Must keep the corporate overlords happy, after all.
Looking for work, Tkacik took up a job (part of a bit of freelancing she was doing to try to get a new job) in a rather different kind of workplace.
The stranger thing about phone sex, though, was that the training program was more rigorous and extensive than any I’d encountered in journalism.
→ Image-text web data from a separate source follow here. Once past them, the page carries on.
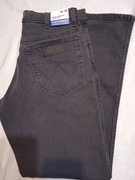 WRANGLER Texas Slim Nowe spodnie jeansy 32/30
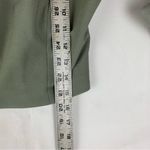 Finders size medium Sage Green Blouse Buckle Accents cosplay ren fest sheer sle Photo 7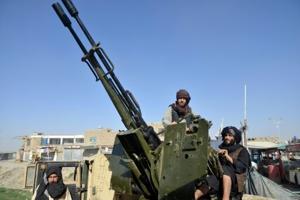 New Pakistan-Afghanistan border clashes kill dozens, officials say
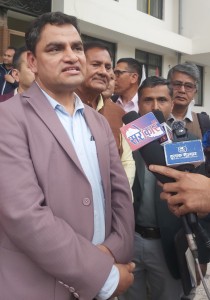 कांग्रेस पन्ध्रौँ महाधिवेशनका लागि निर्वाचन क्षेत्रमा खटिने केन्द्रीय प्रतिनिधिहरूलाई अभिमुखीकरण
There was a day and a half in a classroom learning such phone-sex fundamentals as the “hot statement” and the “ego stroke,” daily feedback sessions with supervisors who listened in on calls, a mandatory creative-writing contest for the best Halloween-themed fantasy scenario, refresher courses to hone fluency in more exotic proclivities, individual binders in which we recorded our progress in this stuff and collected, as per instruction, magazine clippings–Penthouse letters, perfume advertisements, etc.–whatever we found erotically inspiring. When my supervisor’s boss learned I was writing a story, he unfurled all the usual legal threats, but when it was published, the company ordered hundreds of reprints to dispense to new hires at orientation. They did not expect you to be some innate phone-sex genius, but they had full faith that you could get immeasurably better, especially if you wanted to, and they genuinely seemed to take it as a given that people wanted to become better at things they did.
I could comment at length, but perhaps I would do best just to refer you to the closing sentiment offered in another old Bacchus post: “Proof, if you need it, that there are still professions in the world where character and reputation matter.”
Thursday, December 3rd, 2009 -- by Bacchus
Whatever I was expecting from my new Twitter account, I can tell you truly, I did not really anticipate it would be a fertile source of answers for that age-old question: What should I blog about today?
And yet, this morning in my Twitter stream I found the following, any one of which I could churn into a full blog post on a slow day:
- @violetblue asking “wondering: what sex toy changed your life?” My flip-sounding answer (but it’s true!): “WordPress. (And its ancestors.)” The beauty of Twitter is that I can just say that and let people unpack it for themselves, whereas if I said it here, I’d need eighteen paragraphs of exposition. But @MollyRen has part of it: “Sex blogs changed my life. For the 1st time I found out what people were *really* doing, met awesome people through them.”
- @mistressmatisse linking to her Stranger column about shooting for Kink.com The excellent quote I would have used to pad a link-post about this item:
Before we began shooting, I asked Bobbi about her limits. She eyed me a little warily. “Don’t slap me in the face–someone dislocated my jaw that way. And don’t call me a stupid whore or spit in my face.”
I was slightly taken aback. It isn’t that I’ve never done those things. (Except the “stupid whore” part; I don’t like that brand of verbal humiliation.) But I wouldn’t do them to someone I just met unless he or she very specifically asked for that. I suppose it’s different in porn, but I assured her that wasn’t my style of domination.
So Bobbi and I got along just fine.
- @rollertrain (Rollertrain! I’ve missed you terribly since you left us for art school and moved to a not-many-words PG-13 Tumblr…) passing along a link that informed me of a woman who died after elective buttock-enhancement surgery.
- @MollyRen again, this time her profile link: “Stuffies: A blog about food and sex“. Leading directly to a question for Faustus: Do you suppose feederism, with its sometimes interest in controlling body size/shape in a real and concrete way, has anything in common with the fantastical shrinking women and inflation fantasies you’ve blogged about? (And, yes, I’m aware of the awkwardness of specifying “fantastical fantasies” — but how else to contrast a fantasy that cannot come true, from the great many achievable ones?)
All that hit me inside of ninety seconds, whilst I was still blinking the sleep from my eyes. My head, it’s swimming I tell you!